My 14-year-old son and I homeschool and we both feel this way about math. My son didn't go into detail about why math makes him sad when his math loving geology professor aunt asked him why he didn't like math. He told her it wasn't that he couldn't do math. He never had a problem doing math (except for the problems dysgraphia causes) but we worked around those problems at home. He hopes to eventually take a CLEP test and be done with it. She told him that he would be limiting himself if he didn't go beyond algebra. I get the feeling that she thinks I should push him to do more. She made me feel like we were behind in math because he is only working at grade level.

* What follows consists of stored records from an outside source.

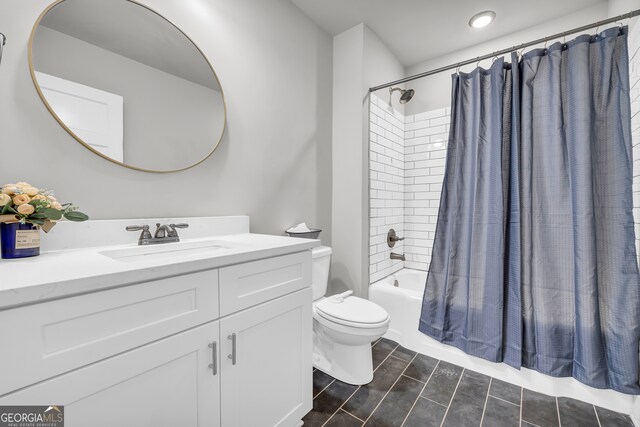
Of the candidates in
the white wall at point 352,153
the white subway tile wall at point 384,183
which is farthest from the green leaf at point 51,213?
the white subway tile wall at point 384,183

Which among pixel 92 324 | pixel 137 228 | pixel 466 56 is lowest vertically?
pixel 92 324

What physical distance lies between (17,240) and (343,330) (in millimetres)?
1426

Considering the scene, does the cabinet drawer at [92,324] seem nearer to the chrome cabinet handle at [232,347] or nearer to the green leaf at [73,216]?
the chrome cabinet handle at [232,347]

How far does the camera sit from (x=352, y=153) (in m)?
2.27

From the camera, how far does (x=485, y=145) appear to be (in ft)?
6.00

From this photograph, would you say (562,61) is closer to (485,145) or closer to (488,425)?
(485,145)

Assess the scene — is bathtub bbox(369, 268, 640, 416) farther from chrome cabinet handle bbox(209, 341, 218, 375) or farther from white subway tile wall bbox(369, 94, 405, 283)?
chrome cabinet handle bbox(209, 341, 218, 375)

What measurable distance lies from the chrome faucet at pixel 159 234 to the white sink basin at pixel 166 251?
0.03 metres

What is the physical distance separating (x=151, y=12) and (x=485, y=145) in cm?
202

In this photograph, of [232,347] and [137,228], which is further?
[137,228]

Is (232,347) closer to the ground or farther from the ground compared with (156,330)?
closer to the ground

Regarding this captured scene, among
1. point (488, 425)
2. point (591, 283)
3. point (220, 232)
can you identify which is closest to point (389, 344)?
point (488, 425)

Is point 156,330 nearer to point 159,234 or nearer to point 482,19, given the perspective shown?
point 159,234

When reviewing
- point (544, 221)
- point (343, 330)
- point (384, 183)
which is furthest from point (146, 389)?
point (384, 183)
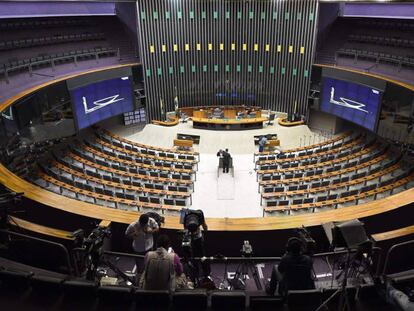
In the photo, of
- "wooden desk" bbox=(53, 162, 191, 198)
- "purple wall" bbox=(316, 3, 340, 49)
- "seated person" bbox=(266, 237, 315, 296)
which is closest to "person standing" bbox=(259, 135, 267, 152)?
"wooden desk" bbox=(53, 162, 191, 198)

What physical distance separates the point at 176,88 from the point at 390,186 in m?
13.2

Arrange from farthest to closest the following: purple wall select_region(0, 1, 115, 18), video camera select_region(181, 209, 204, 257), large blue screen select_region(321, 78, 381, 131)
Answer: large blue screen select_region(321, 78, 381, 131), purple wall select_region(0, 1, 115, 18), video camera select_region(181, 209, 204, 257)

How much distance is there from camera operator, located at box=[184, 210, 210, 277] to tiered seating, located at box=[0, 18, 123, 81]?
1115 cm

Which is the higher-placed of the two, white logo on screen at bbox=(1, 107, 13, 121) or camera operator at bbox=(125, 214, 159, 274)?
white logo on screen at bbox=(1, 107, 13, 121)

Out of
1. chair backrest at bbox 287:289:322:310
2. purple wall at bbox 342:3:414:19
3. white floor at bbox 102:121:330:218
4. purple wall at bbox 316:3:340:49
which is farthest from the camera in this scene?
purple wall at bbox 316:3:340:49

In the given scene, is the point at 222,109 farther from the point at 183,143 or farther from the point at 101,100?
the point at 101,100

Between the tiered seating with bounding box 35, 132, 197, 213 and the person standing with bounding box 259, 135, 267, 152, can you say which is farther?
the person standing with bounding box 259, 135, 267, 152

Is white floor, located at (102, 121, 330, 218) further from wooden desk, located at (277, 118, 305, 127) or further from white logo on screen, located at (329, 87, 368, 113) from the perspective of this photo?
white logo on screen, located at (329, 87, 368, 113)

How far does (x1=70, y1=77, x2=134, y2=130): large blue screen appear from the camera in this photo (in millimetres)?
14797

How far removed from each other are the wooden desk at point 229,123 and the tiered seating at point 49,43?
5.87 metres

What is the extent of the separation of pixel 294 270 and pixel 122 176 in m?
9.47

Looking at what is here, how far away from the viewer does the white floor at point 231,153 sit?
10.9 meters

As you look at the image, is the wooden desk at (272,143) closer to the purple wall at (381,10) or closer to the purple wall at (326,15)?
the purple wall at (326,15)

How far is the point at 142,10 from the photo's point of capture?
59.3 ft
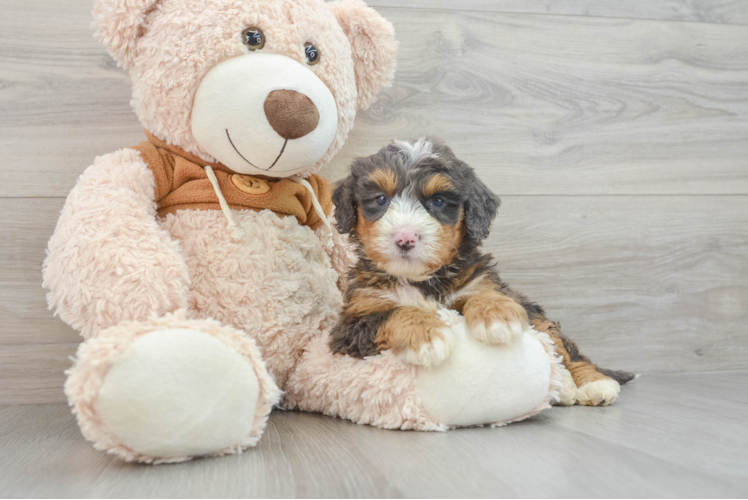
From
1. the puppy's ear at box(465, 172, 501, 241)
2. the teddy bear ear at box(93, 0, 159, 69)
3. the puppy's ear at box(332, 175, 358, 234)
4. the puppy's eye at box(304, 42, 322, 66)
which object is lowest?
the puppy's ear at box(332, 175, 358, 234)

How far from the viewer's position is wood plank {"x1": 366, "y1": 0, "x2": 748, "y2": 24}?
2.21 metres

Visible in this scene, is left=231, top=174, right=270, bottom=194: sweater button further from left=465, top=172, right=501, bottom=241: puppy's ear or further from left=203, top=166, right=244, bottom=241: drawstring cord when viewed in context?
left=465, top=172, right=501, bottom=241: puppy's ear

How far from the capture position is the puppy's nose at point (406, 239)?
4.45 feet

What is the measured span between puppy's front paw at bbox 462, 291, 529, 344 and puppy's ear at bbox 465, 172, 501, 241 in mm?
177

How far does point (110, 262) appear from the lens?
4.43 ft

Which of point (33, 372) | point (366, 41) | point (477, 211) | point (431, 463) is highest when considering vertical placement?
point (366, 41)

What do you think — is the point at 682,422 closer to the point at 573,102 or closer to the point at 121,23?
the point at 573,102

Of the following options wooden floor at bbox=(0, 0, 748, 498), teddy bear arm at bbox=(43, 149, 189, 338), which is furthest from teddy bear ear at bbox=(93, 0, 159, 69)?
wooden floor at bbox=(0, 0, 748, 498)

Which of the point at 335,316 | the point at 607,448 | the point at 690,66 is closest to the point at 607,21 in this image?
the point at 690,66

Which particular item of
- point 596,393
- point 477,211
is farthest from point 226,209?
point 596,393

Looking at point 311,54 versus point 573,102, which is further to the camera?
point 573,102

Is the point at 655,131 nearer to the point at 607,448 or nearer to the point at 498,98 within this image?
the point at 498,98

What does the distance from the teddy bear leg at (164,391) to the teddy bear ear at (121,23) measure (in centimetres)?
79

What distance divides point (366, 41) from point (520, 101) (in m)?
0.73
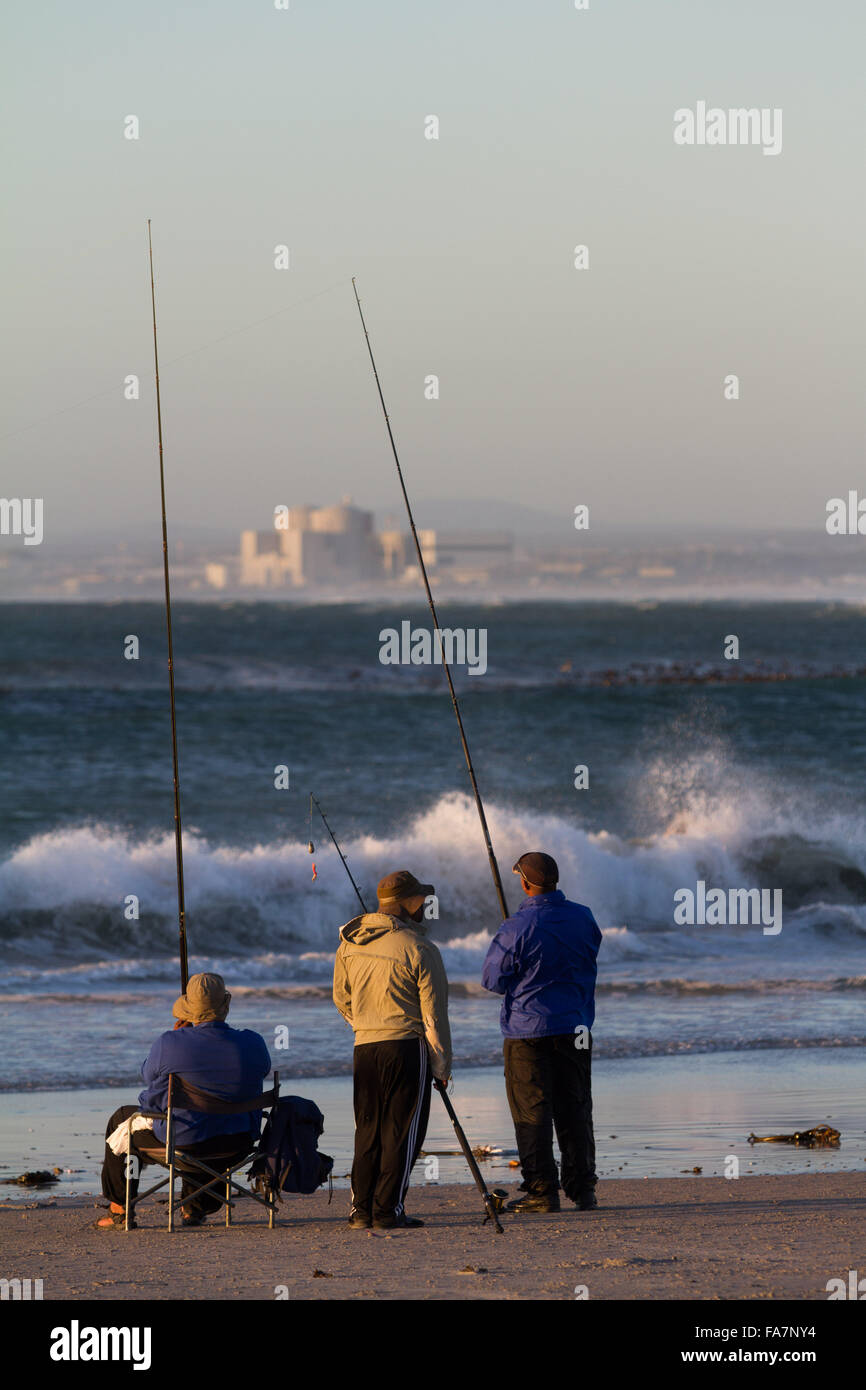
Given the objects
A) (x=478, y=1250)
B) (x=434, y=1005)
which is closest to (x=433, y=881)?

She, like probably a lot of other people on this board, thinks math is beautiful. Because of things that have happened recently I associate it with ugliness and sadness and anxiety and I think my son is feeling something similar. Probability, angles, degrees, and curves are words we associate with sadness and anxiety because of his scoliosis issues. For three years we lived our lives watching the numbers on the clock making sure he got the required number of painful hours in the brace. Getting enough hours in the brace meant he did not get enough hours of sleep because he could not sleep in it. At each appointment there was a number that we had to avoid. The numbers kept creeping closer to that awful number each time he went to the doctor no matter how much pain he went through in the brace. Then there are blood pressure numbers that go up because of anxiety and the doctor tells me my risk of having a stroke or heart attack in the next 10 years--so there are those awful probabilities again. I check the nutrition information on everything I eat for cholesterol (more numbers) and count calories and exercise for the recommended number of minutes every day trying to get as healthy as I can so I can help my son when he goes through a six-hour surgery and five days in the hospital. Ugly, depressing numbers everywhere I look--and then there are the numbers on the scale. There are no euphemisms for the "bad" numbers, a number is what it is.

We are just having a lot of trouble seeing the beauty in numbers right now and I am not going to push him. I think we both need a break, but then I start thinking about what my sister-in-law said. Is my son limiting himself if he doesn't go beyond algebra?